• Exercise: In the listing below, copy out word for word the stretch from the line containing "Visible in this snapshot, among" through the end of the listing.

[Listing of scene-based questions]
------------------------------------------------------------

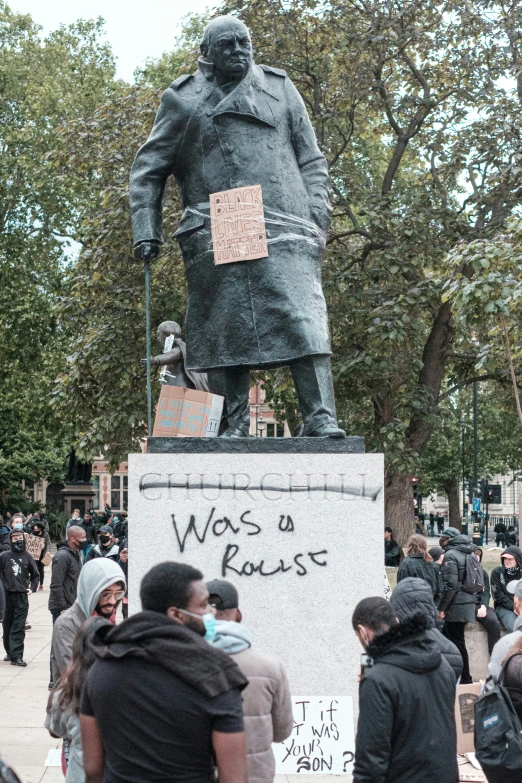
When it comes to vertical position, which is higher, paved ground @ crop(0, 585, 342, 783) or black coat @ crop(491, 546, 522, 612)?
black coat @ crop(491, 546, 522, 612)

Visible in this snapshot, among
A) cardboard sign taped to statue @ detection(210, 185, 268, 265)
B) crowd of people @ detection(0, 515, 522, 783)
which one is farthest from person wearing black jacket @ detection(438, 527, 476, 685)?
crowd of people @ detection(0, 515, 522, 783)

------------------------------------------------------------

• Exercise result:
Visible in this snapshot, among
A) cardboard sign taped to statue @ detection(210, 185, 268, 265)
B) crowd of people @ detection(0, 515, 522, 783)
which one is farthest from person wearing black jacket @ detection(438, 527, 476, 685)?
crowd of people @ detection(0, 515, 522, 783)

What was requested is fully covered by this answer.